In a proposal to creditors submitted on June 14, Mr. Orr stated
that, absent ongoing cash intervention (primarily in the form of
payment deferrals and cost cutting), Detroit would have run out of
cash before the end of fiscal year 2013:

     -- The City had negative cash flows of $115.5 million in
        FY 2012, excluding the impact of proceeds from short-term
        borrowings. In March 2012, to avoid running out of cash,
        the City borrowed $80 million on a secured basis (of which
        the City spent $50 million in FY 2012).

     -- The City is projecting to have positive cash flows of
        $4.0 million in FY 2013 after deferring approximately
        $120 million of current and prior year pension
        contributions and other payments.

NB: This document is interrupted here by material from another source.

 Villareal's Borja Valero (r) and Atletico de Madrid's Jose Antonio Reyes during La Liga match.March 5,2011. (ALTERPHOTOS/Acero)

     -- Absent intervention and/or restructuring, the City is
        projecting to have negative cash flows of $198.5 million
        in FY 2014.

     -- As of the end of May 2013, the City had $68 million of
        cash before property tax distributions, but had
        outstanding deferrals and amounts due to other funds and
        entities of approximately $216 million. These are
        effectively borrowings and must be repaid.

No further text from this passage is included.